Purpose and Directives

The Letter of Instructions No. 1026, issued by President Ferdinand E. Marcos, aims to enhance the manufacturing operations of national vocational schools and state universities and colleges for the purpose of national productivity.

  • Objective: To utilize existing resources in vocational schools and colleges to meet national demands for school furniture and other items.
  • Encouragement of Productive Activity: Improve funding mechanisms for vocational schools to engage in productive activities.

Revolving Fund Establishment

A Revolving Fund is established to retain income generated from the sale of manufactured items.

  • Income Retention: Vocational schools and colleges may keep earnings from sales of school desks and furniture.
  • Expenditure Allocation: Income must be used for:
    • Raw materials for manufacturing
    • Honoraria for involved personnel (teachers, students)
    • Wages for casual workers
    • Supplies and related costs
  • Banking Procedures:
    • Schools can open a bank account with an authorized government depository bank to manage these funds.
    • Joint signatures from the school head and the Commission on Audit are required for transactions.

Reporting and Accountability

Schools must adhere to strict reporting and accountability measures regarding the Revolving Fund.

  • Transaction Recording: All transactions must be documented in government books, following Commission on Audit regulations.
  • Quarterly Reports: Schools must submit quarterly financial reports to the Ministry of the Budget via Regional Offices.
  • Penalties for Non-compliance: The Minister of the Budget can suspend or cancel the fund arrangement for schools that fail to comply with reporting requirements.

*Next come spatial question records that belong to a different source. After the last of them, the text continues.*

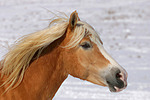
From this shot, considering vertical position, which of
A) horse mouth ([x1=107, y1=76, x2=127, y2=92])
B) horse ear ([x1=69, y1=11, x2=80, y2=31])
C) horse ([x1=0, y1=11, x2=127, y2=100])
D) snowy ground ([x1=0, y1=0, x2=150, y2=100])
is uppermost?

Fund Utilization and Compensation

Regulations specify the utilization of the Revolving Fund and limitations on compensation.

  • Use of Fund:
    • Income from the fund can also support regular academic programs.
    • Advances from customers can initiate operations of the Revolving Fund.
  • Compensation Restrictions:
    • Honoraria and compensation cannot be paid to personnel outside the school or to those not directly involved in production activities.
    • Rates of compensation must be approved by the Minister of the Budget.

Operational Guidelines

Specific guidelines govern the operations of manufacturing activities within schools.

  • First Year Expenditures: Operating and maintenance funds may cover initial manufacturing costs during the first year.
  • Product Pricing:
    • Products cannot be sold to private parties below the prices charged to government agencies.
    • Sales prices must cover costs including raw materials, labor, and overhead.
  • Approval for Equipment Purchases: Any purchases of vehicles or equipment from the fund must comply with existing approval mechanisms (referencing LOIMP No. 29).

Preventive Measures

Measures are outlined to prevent misuse of school resources.

  • Preventing Misuse: The Commission on Audit and the Minister of Education and Culture are tasked with preventing school facilities from being used for private enterprises.

Key Takeaways

  • The Letter of Instructions No. 1026 establishes a framework for enhancing productivity in national vocational schools through a Revolving Fund.
  • Schools are empowered to retain and utilize income from manufactured products, with strict guidelines for expenditures, reporting, and accountability.
  • Compensation for personnel involved in production activities is regulated and requires approval.
  • Schools must comply with pricing regulations and preventive measures to ensure proper use of resources.